# I WANT one, or several!!!!!



## deeker (Oct 15, 2009)




----------



## M.R. (Oct 17, 2009)

Rather see them declassified as a game animal, then they wouldn't be managed for numbers to sell more tags for.
Treat them same as a coyote. 















S.S.S.


----------



## whitemountain (Oct 17, 2009)

Dude, if you get one you gotta post pics!

I've heard those hunts can be incredibly dufficult.

Good luck!


----------



## duane9835 (Oct 17, 2009)

Definately want to see pics if your successful!!!

Wish they would open up the season here in Michigans UP.


----------



## little possum (Oct 23, 2009)

Deeker keep us updated. Good luck, and post up some pictures.


----------



## duane9835 (Oct 23, 2009)




----------



## Mossy (Oct 23, 2009)

Duane, Are you up here in the U.P.?


----------



## yooper (Oct 23, 2009)

deeker said:


>



I think that tag is reusable deeker, In fact come here and we can fill it a few times:hmm3grin2orange:


----------



## Metals406 (Oct 23, 2009)

Did you get that down in Butt (Butte) Deek, or is that someone you know here?

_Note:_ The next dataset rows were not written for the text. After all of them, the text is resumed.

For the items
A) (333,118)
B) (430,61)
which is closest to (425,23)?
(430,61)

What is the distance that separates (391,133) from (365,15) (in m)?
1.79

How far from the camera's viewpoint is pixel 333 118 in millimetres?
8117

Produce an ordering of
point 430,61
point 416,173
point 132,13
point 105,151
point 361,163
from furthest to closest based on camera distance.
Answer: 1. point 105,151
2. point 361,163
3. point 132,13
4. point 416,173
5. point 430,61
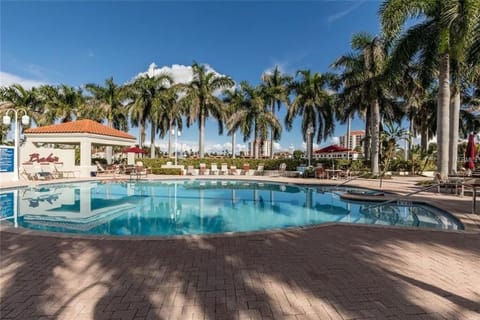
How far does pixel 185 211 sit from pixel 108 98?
26673 mm

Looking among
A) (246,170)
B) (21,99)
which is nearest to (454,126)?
(246,170)

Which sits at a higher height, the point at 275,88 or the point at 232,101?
the point at 275,88

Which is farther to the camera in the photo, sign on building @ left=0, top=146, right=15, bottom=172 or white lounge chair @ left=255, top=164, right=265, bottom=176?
white lounge chair @ left=255, top=164, right=265, bottom=176

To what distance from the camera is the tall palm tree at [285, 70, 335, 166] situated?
24.6m

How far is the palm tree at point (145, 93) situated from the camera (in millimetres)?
28266

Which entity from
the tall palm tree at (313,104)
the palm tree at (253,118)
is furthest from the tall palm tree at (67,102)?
the tall palm tree at (313,104)

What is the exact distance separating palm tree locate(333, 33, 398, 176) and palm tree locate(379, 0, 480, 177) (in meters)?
2.86

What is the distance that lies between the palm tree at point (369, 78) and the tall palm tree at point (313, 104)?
318 centimetres

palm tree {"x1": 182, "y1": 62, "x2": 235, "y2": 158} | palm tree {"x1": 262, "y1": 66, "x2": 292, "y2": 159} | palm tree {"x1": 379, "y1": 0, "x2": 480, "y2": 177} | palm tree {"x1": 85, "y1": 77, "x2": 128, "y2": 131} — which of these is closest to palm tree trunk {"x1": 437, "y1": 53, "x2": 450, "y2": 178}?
palm tree {"x1": 379, "y1": 0, "x2": 480, "y2": 177}

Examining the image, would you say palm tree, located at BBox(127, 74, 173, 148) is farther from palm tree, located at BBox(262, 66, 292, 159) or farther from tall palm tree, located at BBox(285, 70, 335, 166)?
tall palm tree, located at BBox(285, 70, 335, 166)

I haven't seen the regs on out-of-state tags for wolves, but I know us locals went crazy buying tags.

I'm not seeing it lasting long though, as we have several jerk, enviro hosers suing to stop the hunts. . . And those fools don't even live here!

I think we need a strong wolf population in New York's Central Park, and another strong population in Kalifornia. . . Wolves like limp wristed meat too.

All the ones that rallied for wolves to be reintroduced, live in different states with *NO *wolves for Christ's sake! Why can't those idiots just go play in traffic?


----------



## duane9835 (Oct 25, 2009)

No not a Yooper. Maybe one of these days, we live in NE troll land. 
Have had a camp up in the Big Bay area for about 17 years?? I think?

The wolf's are really making themself's known up there.


----------